図6を参照すれば、実施例1及び実施例2の発光効率は、比較例1の約2倍の値を示し、輝度が大きくなるにつれて実施例1及び実施例2の発光効率が低減するロールオフ現象も、比較例1より非常に少なかった。
【0092】
(実施例3)
緑色発光層のホスト物質としてCBPとBAlqの混合物質を使ったことを除いては実施例1と同様にして、有機発光素子を完成した。
【0093】
(実施例4)
第1バッファ層の物質として実施例3の緑色発光層の混合ホスト物質を使ったことを除いては実施例3と同様にして、有機発光素子を完成した。
【0094】
(実施例5)
共振補助層物質として実施例2の共振補助層物質を使ったことを除いては実施例3と同様にして、有機発光素子を完成した。
【0095】
(比較例2)
緑色発光層物質をCBPからCBPとBalqの混合物質に変更した点を除いては比較例1と同様にして、有機発光素子を完成した。
【0096】
表2に、実施例3〜実施例5及び比較例2の有機発光素子の駆動電圧及び発光効率を示した。表2を参照すれば、実施例3〜実施例5の駆動電圧が比較例2より低く、発光効率が比較例2より更に高いということが分かる。
【0097】
【表2】
【0098】
図7は、実施例3〜実施例5及び比較例2の有機発光素子の発光効率と輝度との関係を示したグラフである。

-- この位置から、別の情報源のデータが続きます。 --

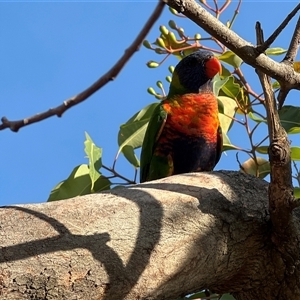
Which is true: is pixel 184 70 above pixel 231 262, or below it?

図7を参照すれば、実施例3〜実施例5の発光効率は、比較例2より高い値を示した。一方、実施例5の場合に駆動電圧が最も低く、発光効率は最も高かった。
【0099】
以上、添付図面を参照しながら本発明の好適な実施形態について詳細に説明したが、本発明はかかる例に限定されない。本発明の属する技術の分野における通常の知識を有する者であれば、特許請求の範囲に記載された技術的思想の範疇内において、各種の変更例または修正例に想到し得ることは明らかであり、これらについても、当然に本発明の技術的範囲に属するものと了解される。